Mr. Darcy’s Diary by Amanda Grange

January 11, 2011

Plot summary (from the publisher): Mr. Darcy’s Diary presents the story of the unlikely courtship of Elizabeth Bennet and Fitzwilliam Darcy from Darcy’s point of view. This graceful imagining and sequel to Price and Prejudice explains Darcy’s moodiness and the difficulties of his reluctant relationship as he struggles to avoid falling in love with Miss Bennet. Though seemingly stiff and stubborn at times, Darcy’s words prove him also to be quite devoted and endearing – qualities that eventually win over Miss Bennet’s heart. This continuation of a classic romantic novel is charming and elegant, much like Darcy himself.


  • This was a very quick, easy read. The diary entries are mostly short and to the point, and there’s plenty of white space on each page. When I think of “diary”, I usually think of a teenage girl’s notebook with musings such as, Does Chase even know I exist? or What diet pills work the best? But it was easy enough to accept that Fitzwilliam Darcy would keep a diary, and the entries Grange included really fit the man.
  • I had no idea these types of “sequels” existed. I know, I know… I’m late to the party in this regard. I actually thought this was a great idea, and I really enjoyed getting the story of Darcy and Elizabeth’s courtship from his point of view.
  • I liked how Grange used some exact quotes and scenes from Pride and Prejudice, and then expanded to give readers an idea of what Darcy might have been thinking. In other words, this book wasn’t based entirely on Grange’s own imagination; she did include stuff from the original as well. I’m sure this is the usual m.o. for these types of books, but again, it was new to me (and therefore interesting).

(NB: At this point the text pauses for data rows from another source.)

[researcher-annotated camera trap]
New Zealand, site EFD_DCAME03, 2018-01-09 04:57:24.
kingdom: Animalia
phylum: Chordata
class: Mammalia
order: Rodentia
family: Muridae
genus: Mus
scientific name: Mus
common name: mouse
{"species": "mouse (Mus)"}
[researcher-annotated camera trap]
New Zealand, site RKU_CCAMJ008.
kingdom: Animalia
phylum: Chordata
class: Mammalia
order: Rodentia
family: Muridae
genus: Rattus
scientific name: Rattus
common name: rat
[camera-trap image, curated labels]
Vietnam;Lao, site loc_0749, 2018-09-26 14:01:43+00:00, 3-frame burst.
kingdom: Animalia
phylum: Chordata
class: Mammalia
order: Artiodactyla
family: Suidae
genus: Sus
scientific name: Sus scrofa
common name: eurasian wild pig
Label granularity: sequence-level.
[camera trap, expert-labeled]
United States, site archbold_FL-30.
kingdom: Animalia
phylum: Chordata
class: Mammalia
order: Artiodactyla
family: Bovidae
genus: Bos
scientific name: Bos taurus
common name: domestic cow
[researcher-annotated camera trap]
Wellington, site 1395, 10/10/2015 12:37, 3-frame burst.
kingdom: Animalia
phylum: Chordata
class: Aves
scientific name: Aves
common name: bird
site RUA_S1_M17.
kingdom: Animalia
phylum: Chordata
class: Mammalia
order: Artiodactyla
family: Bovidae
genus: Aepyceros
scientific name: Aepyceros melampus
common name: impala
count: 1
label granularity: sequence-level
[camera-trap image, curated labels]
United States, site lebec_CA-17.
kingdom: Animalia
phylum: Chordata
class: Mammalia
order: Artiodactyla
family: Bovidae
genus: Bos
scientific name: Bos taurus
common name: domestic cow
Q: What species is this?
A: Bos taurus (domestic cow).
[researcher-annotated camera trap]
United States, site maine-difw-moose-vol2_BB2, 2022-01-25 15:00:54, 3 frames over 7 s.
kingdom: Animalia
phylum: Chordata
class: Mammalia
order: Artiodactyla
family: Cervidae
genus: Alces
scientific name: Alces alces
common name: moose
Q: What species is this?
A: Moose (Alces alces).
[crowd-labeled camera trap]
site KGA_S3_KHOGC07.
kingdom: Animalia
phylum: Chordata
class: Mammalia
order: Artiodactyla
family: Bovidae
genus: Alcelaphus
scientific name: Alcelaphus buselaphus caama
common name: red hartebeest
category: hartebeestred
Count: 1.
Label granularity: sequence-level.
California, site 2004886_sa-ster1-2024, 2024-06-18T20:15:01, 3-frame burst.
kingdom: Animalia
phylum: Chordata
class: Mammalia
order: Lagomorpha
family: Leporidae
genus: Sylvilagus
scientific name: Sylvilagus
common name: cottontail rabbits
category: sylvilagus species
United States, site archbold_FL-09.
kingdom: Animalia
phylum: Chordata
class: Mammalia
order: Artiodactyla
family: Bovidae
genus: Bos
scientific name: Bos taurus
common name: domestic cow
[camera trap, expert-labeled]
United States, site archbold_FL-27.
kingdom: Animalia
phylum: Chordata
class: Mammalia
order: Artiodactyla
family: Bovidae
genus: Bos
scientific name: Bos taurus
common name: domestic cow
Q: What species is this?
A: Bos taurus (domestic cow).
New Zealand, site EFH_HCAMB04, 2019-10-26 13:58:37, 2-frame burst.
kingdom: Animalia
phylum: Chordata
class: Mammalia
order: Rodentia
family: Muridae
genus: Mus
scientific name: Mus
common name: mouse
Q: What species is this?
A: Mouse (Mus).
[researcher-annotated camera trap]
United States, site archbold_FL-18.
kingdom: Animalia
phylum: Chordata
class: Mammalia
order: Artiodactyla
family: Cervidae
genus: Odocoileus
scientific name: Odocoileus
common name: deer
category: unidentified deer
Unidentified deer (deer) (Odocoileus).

  • A few of the diary entries were far too detailed to be believed as actual diary entries. I mean, who remembers entire conversations word-for-word and then essentially transcribes them into a diary entry once they return home? I know this is a work of fiction, so I’m not too hung up on this particular point. But I remember being taken out of the story a couple of times as I thought to myself, “Wow, Darcy’s memory is fantastic!”


I downloaded Mr. Darcy’s Diary from the Kindle store when it was offered for free, and wasn’t expecting much out of it (most of the free books are complete disasters). But I ended up really liking this one! Granted, I’m not a rabid Pride and Prejudice fan, so I probably am not holding this book to the same standard that true Austen devotees would, but it was a fun, engaging, and entertaining read for someone with a passing knowledge of the original. I give it 4 stars out of 5.